Parnevik and Pernfors met in Sweden and have become closer friends in the U.S. Pernfors appeared on an installment of Inside the PGA Tour that Parnevik hosted from his home club, Ibis Golf and Country Club, in West Palm Beach, Fla.

"He was supposed to come for a week, and we couldn't get rid of him," Parnevik says. "He stayed for a month. We had a lot of fun. It seems like tennis players are completely golf crazy."


The PGA of America paid tribute to the 15 living U.S. Ryder Cup captains during a dinner at the Loews Anatole Hotel in Dallas on May 8. The gathering included Nelson and Wadkins, who served as cohosts, Jack Burke Jr., Billy Casper, Raymond Floyd, Jay Hebert, Dave Marr, Arnold Palmer, Sam Snead, Dave Stockton and Tom Watson. Jack Nicklaus was on vacation in Mexico, and Lee Trevino was celebrating his wife's birthday. Dow Finsterwald had a corporate commitment. Hogan had undergone surgery that day.

The dinner gave Wadkins the opportunity to pick the brains of his predecessors, but he was too awestruck to do so. "It's the first time I've been in a room with Arnold Palmer where I didn't notice every second he was there," Wadkins said. "It's hard to imagine being in a room where Arnold isn't the dominant figure.

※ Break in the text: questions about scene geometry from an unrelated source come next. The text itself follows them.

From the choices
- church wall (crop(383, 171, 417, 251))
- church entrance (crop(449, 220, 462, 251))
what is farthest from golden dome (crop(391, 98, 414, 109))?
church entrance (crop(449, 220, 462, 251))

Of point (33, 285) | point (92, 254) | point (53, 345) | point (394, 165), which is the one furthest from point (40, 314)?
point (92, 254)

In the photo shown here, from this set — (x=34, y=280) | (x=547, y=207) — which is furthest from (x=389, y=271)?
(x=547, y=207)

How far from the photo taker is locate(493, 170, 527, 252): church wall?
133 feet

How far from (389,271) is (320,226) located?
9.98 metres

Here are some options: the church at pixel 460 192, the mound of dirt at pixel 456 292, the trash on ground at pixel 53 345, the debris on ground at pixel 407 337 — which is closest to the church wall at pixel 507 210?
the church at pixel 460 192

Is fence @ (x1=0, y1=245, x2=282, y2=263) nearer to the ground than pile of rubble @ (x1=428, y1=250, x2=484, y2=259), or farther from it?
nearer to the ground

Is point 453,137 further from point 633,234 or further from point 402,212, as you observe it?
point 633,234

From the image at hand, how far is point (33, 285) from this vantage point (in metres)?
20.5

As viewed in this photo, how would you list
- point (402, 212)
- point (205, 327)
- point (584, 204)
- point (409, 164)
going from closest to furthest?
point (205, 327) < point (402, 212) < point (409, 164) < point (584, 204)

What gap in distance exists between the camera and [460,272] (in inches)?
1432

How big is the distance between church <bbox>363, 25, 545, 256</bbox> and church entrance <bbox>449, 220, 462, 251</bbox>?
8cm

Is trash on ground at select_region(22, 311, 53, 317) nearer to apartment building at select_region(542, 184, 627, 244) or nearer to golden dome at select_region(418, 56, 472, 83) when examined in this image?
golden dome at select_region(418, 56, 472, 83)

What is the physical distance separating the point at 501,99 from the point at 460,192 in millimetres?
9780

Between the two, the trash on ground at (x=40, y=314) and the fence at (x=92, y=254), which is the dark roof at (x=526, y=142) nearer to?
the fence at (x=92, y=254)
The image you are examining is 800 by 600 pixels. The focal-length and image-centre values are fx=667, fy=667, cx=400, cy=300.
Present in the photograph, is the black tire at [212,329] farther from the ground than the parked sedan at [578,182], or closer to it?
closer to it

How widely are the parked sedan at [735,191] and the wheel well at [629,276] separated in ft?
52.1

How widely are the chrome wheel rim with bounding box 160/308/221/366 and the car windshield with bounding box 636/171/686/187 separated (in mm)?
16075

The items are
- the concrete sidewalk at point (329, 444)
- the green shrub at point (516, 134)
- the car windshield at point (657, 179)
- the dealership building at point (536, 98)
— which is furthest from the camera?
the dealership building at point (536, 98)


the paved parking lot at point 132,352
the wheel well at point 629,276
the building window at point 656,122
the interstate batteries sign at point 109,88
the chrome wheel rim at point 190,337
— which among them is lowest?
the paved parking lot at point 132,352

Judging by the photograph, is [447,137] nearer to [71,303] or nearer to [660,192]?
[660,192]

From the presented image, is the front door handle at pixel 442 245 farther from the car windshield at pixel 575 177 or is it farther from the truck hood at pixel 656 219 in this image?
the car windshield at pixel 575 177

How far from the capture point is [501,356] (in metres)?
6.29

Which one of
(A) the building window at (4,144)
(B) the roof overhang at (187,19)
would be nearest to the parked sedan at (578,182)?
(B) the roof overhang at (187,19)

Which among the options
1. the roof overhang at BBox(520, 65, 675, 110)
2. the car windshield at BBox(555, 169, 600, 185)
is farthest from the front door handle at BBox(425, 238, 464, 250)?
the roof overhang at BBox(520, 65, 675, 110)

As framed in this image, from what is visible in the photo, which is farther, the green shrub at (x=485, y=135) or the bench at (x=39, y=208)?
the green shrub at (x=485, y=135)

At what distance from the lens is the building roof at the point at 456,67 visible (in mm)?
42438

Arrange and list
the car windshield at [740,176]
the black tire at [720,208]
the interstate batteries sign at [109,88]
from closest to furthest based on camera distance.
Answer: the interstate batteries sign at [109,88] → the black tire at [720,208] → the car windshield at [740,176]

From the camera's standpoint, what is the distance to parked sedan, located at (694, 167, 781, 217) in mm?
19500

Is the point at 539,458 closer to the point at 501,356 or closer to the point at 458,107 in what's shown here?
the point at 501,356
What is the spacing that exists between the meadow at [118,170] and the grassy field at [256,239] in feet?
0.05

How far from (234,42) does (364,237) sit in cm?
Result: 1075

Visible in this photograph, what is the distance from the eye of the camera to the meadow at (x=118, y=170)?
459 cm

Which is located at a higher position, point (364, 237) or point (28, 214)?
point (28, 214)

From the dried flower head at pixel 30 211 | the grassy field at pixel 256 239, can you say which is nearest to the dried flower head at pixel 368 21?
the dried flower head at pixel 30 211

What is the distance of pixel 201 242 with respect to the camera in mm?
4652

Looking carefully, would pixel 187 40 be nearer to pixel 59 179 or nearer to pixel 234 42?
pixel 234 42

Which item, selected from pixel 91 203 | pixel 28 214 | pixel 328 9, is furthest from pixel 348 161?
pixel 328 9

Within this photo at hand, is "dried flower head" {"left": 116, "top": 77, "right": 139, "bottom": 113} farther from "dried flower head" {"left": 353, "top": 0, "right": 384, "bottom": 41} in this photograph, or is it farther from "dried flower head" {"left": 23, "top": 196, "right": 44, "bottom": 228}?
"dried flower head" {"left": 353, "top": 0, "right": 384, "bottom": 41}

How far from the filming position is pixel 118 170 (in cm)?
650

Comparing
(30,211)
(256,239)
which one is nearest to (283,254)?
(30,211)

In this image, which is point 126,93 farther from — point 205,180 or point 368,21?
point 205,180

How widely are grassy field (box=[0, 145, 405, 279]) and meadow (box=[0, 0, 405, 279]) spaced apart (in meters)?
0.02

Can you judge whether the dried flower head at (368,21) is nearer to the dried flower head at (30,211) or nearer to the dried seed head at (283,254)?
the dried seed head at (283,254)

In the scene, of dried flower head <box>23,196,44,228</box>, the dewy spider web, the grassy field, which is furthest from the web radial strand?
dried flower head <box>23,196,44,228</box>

It was like, 'Hi, Arnold, how are you doing? Excuse me, I want to talk to Jackie. I want to talk to Sam. I want to talk to Byron.' The one sad part was that Hogan couldn't be there."

As host, Wadkins had made the seating chart, placing himself between Nelson and Hogan. "I ended up with Jim Awtrey sitting beside me instead of Hogan," a smiling Wadkins said of the PGA's chief executive officer. "Talk about a letdown."